The question is: does the IS-LM model make predictions within the accuracy of being able to measure stuff? As far as I can see, the answer is yes unless e.g. Paul Krugman is only pretending to use the model.

Therefore, the theoretical complaints cannot actually be important. Reality must fudge the distinction between real and nominal interest rates. Reality must fudge the distinction between short and long term interest rates. Reality is invariant with respect to expectations. Reality does not have a well defined Fed reaction function.

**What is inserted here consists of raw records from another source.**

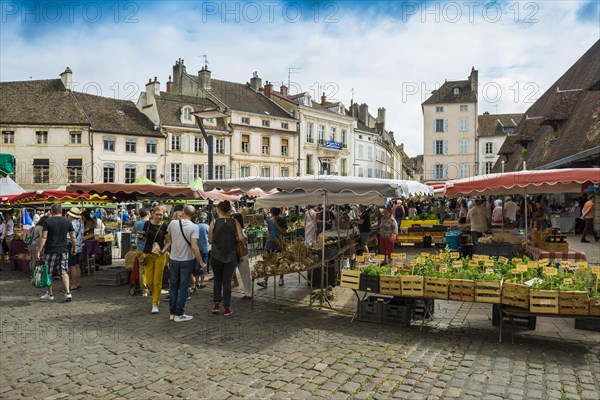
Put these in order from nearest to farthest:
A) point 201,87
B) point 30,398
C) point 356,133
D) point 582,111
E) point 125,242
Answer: point 30,398 < point 125,242 < point 582,111 < point 201,87 < point 356,133

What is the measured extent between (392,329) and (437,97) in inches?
1905

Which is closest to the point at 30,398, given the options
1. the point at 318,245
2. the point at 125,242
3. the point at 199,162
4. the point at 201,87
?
the point at 318,245

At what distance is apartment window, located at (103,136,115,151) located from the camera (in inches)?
1496

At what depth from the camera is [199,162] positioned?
43.1 meters

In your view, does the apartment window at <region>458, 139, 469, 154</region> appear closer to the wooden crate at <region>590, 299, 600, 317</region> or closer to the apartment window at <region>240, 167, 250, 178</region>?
the apartment window at <region>240, 167, 250, 178</region>

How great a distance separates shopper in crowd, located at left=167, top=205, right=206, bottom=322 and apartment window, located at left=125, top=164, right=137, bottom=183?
34.0 meters

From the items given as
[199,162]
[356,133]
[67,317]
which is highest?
[356,133]

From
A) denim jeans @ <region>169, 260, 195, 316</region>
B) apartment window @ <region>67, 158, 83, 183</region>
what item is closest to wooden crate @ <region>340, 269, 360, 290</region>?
denim jeans @ <region>169, 260, 195, 316</region>

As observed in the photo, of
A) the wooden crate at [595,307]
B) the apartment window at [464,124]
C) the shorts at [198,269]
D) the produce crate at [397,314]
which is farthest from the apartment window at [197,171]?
the wooden crate at [595,307]

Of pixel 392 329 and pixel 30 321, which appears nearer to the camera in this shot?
pixel 392 329

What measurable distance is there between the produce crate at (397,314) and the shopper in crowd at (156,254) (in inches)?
142

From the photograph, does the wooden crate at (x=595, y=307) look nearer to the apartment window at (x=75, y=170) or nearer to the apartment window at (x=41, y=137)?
the apartment window at (x=75, y=170)

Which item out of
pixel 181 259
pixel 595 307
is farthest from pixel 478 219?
pixel 181 259

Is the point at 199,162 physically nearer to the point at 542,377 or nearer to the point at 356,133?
the point at 356,133
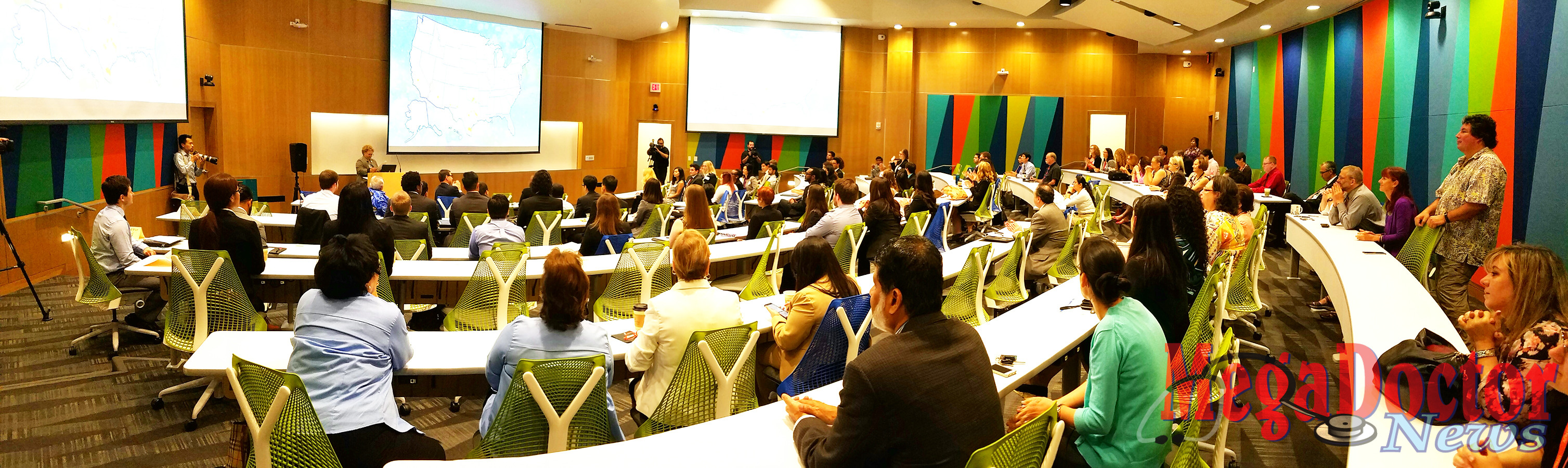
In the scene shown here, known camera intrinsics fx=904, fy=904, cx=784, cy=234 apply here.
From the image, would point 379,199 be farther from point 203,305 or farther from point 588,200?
point 203,305

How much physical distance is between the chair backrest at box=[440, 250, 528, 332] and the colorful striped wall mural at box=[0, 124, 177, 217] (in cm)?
557

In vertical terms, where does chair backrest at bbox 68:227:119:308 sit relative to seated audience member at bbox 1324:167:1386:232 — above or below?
below

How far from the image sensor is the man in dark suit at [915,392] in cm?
206

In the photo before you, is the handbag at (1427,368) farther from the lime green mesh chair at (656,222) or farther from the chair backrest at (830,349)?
the lime green mesh chair at (656,222)

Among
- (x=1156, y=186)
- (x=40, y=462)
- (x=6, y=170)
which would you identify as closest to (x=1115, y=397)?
(x=40, y=462)

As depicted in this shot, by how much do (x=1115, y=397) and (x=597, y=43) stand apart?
52.2 feet

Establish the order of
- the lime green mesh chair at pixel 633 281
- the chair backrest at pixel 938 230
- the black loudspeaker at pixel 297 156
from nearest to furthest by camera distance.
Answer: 1. the lime green mesh chair at pixel 633 281
2. the chair backrest at pixel 938 230
3. the black loudspeaker at pixel 297 156

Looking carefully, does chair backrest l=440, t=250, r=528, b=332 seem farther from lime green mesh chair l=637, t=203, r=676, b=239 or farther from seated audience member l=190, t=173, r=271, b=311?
lime green mesh chair l=637, t=203, r=676, b=239

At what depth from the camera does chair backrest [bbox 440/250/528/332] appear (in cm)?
475

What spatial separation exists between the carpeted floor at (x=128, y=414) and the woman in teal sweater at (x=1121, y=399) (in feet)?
6.01

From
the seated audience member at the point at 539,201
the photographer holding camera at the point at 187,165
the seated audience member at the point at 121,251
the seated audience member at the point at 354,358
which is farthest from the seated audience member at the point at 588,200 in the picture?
the seated audience member at the point at 354,358

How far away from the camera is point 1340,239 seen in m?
6.61

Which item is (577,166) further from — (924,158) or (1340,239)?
(1340,239)

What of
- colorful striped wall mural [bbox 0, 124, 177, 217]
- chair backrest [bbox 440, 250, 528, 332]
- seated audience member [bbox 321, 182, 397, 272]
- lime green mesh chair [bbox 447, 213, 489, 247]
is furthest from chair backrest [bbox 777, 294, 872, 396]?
colorful striped wall mural [bbox 0, 124, 177, 217]
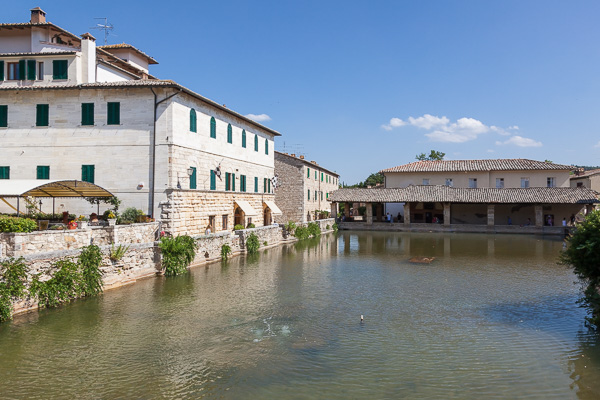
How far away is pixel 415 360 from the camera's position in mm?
7945

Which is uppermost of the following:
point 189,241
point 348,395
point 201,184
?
point 201,184

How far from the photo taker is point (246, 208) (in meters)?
26.8

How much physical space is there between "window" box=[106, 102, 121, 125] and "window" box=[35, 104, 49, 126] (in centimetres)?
312

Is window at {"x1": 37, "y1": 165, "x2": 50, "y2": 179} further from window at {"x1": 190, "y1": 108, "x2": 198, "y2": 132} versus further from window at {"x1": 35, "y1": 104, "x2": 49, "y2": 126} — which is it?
window at {"x1": 190, "y1": 108, "x2": 198, "y2": 132}

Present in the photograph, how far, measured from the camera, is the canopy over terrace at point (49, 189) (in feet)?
47.3

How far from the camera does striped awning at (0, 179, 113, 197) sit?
14468 mm

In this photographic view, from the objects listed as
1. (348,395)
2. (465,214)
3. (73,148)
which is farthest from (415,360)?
(465,214)

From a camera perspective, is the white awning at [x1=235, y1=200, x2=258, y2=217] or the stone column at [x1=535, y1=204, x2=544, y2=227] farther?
the stone column at [x1=535, y1=204, x2=544, y2=227]

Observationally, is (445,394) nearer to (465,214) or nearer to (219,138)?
(219,138)

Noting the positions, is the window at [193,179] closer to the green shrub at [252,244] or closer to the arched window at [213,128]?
the arched window at [213,128]

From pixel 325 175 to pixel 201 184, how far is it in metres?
28.0

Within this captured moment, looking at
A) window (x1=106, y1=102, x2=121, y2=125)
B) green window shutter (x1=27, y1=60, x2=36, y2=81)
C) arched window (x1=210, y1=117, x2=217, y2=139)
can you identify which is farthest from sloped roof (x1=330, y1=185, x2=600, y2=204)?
green window shutter (x1=27, y1=60, x2=36, y2=81)

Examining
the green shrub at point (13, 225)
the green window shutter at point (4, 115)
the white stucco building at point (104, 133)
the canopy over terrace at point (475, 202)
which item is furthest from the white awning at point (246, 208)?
the canopy over terrace at point (475, 202)

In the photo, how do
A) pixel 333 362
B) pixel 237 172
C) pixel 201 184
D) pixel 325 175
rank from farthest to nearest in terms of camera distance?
pixel 325 175 → pixel 237 172 → pixel 201 184 → pixel 333 362
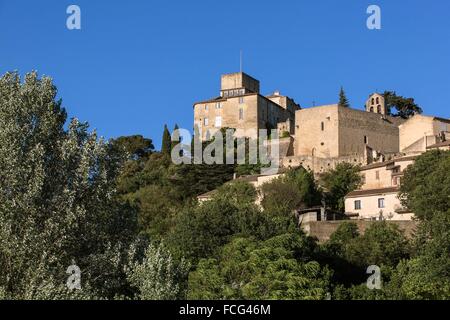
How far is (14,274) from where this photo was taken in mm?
24875

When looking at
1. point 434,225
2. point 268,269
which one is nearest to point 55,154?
point 268,269

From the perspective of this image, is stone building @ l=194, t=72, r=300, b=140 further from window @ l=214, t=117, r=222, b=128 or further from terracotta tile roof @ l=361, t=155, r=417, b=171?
terracotta tile roof @ l=361, t=155, r=417, b=171

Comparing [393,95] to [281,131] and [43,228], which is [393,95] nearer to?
[281,131]

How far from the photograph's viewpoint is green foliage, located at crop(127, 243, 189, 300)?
949 inches

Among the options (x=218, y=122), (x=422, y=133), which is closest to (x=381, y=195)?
A: (x=422, y=133)

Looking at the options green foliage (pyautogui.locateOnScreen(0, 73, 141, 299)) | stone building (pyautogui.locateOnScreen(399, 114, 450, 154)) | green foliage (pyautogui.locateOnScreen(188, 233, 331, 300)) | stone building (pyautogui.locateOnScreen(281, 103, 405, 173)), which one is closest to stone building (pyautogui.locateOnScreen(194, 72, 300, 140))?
stone building (pyautogui.locateOnScreen(281, 103, 405, 173))

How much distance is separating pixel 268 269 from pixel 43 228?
8.81 m

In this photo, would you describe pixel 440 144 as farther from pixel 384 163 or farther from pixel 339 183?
pixel 339 183

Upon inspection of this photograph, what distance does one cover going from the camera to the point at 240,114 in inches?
3255

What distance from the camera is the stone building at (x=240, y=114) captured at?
82.1 metres

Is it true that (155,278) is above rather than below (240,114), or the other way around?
below

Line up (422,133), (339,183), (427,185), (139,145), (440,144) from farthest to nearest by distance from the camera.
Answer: (139,145)
(422,133)
(339,183)
(440,144)
(427,185)

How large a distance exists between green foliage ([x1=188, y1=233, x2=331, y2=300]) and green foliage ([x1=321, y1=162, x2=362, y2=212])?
26.8 meters

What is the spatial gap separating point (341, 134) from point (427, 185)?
2416cm
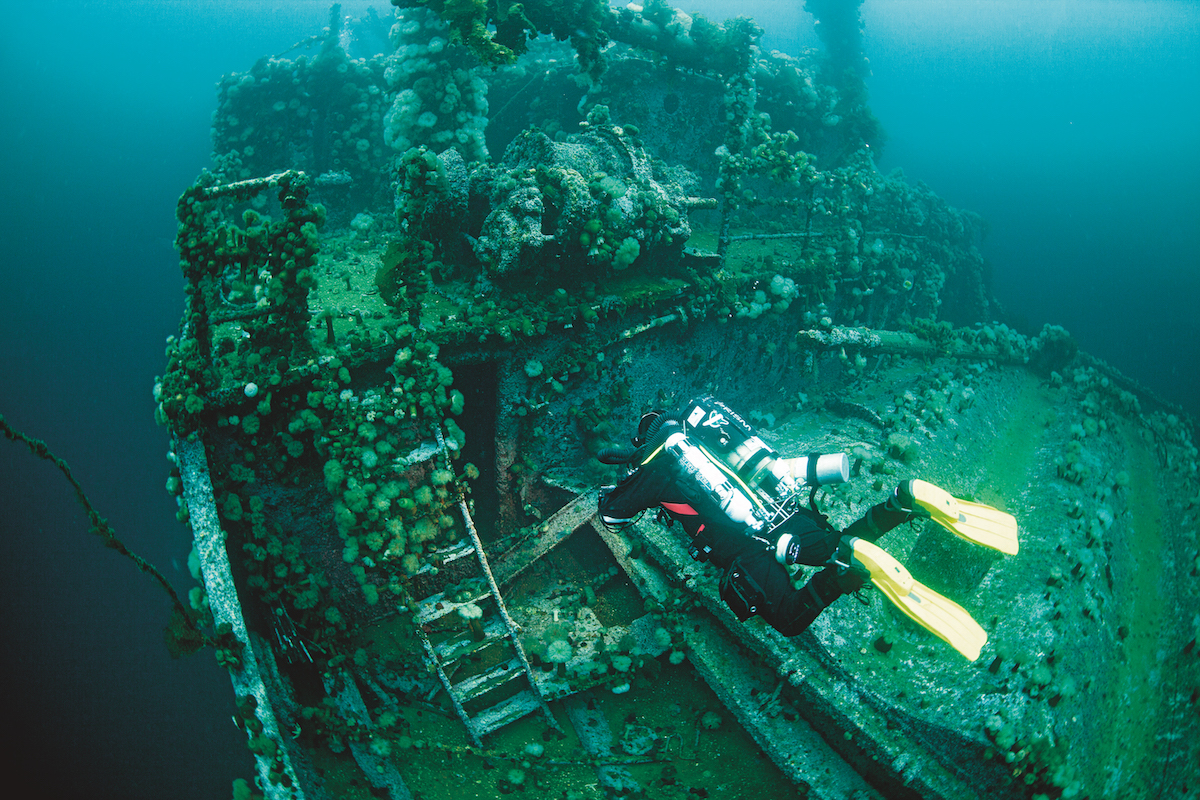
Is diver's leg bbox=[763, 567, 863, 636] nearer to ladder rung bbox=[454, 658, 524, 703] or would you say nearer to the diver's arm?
the diver's arm

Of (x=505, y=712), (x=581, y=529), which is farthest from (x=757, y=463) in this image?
(x=505, y=712)

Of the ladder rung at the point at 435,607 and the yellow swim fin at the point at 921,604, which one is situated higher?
the ladder rung at the point at 435,607

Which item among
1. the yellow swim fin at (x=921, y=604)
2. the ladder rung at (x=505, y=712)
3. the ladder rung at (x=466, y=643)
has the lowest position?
the yellow swim fin at (x=921, y=604)

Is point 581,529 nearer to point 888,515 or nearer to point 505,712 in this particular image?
point 505,712

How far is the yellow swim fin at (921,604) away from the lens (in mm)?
2574

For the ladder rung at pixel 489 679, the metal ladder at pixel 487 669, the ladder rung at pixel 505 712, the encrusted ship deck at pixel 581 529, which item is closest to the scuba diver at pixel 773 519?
the encrusted ship deck at pixel 581 529

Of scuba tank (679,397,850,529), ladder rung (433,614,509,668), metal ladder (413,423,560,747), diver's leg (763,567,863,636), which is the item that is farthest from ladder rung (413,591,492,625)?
diver's leg (763,567,863,636)

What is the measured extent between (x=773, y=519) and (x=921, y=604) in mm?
827

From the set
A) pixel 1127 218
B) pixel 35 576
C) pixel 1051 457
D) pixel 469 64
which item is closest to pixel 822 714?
pixel 1051 457

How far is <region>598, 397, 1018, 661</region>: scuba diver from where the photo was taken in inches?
105

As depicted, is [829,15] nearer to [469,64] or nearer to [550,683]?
[469,64]

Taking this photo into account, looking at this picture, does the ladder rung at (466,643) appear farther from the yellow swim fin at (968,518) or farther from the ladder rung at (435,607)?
the yellow swim fin at (968,518)

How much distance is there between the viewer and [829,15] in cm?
1967

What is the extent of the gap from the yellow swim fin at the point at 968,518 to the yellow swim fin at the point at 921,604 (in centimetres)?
42
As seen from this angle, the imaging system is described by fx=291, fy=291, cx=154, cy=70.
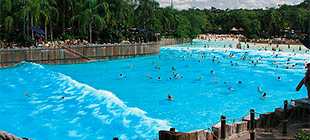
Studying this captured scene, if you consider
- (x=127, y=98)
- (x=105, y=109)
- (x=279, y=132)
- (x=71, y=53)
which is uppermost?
(x=71, y=53)

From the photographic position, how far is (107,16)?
61.3 m

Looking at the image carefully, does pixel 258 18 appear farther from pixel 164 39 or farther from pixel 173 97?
pixel 173 97

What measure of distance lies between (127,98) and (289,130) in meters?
19.4

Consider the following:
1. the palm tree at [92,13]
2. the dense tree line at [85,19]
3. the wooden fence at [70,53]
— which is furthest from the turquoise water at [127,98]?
the dense tree line at [85,19]

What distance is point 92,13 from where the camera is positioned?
58.7 m

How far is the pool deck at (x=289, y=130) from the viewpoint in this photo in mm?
11285

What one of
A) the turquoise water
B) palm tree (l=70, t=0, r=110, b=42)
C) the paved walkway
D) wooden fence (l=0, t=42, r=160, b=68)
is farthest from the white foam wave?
palm tree (l=70, t=0, r=110, b=42)

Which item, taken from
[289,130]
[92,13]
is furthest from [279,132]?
[92,13]

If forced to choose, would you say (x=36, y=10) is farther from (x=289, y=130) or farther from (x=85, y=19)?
(x=289, y=130)

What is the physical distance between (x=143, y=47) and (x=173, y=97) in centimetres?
3422

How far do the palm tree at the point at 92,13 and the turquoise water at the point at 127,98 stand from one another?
12.1m

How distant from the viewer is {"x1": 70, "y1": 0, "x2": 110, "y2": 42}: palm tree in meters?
58.1

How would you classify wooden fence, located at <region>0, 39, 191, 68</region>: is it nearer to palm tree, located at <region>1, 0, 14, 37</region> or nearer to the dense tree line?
the dense tree line

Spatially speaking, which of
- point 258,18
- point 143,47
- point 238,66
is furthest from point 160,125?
point 258,18
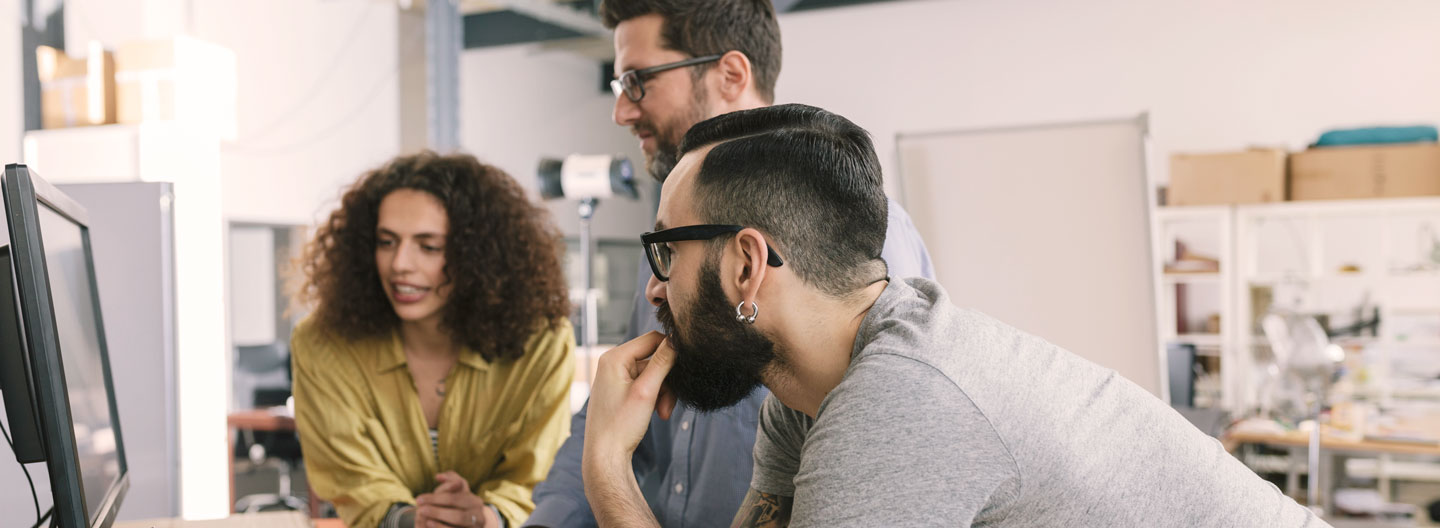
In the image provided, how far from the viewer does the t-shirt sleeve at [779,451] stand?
1331mm

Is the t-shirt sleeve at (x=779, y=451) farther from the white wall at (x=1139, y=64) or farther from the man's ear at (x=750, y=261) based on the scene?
the white wall at (x=1139, y=64)

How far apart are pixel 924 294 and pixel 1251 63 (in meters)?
7.67

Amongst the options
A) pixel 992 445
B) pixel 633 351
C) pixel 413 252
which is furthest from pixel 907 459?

To do an extreme version of this argument, post-war nominal GDP is fit rather well by a line (in log space). If I say GDP will follow that curve with Gaussian deviations, then I only need 0.087 more bits per sample based on KL divergence to explain future GDP. And a line has a slope, and intercept and the Gaussian has a mean and a standard deviation. I know nothing about interest rates.

As a deeper (but related) critique from information theory, is that in coarse graining (e.g. macroeconomics), you necessarily lose more and more of your degrees of freedom. Think of the ideal gas law. The detailed properties of atoms get boiled down to the ideal gas constant.

Maybe your distinctions between real and nominal interest rates do not even exist at the macroeconomic level? If one can make predictions ignoring that fact then maybe the information distinguishing them is destroyed.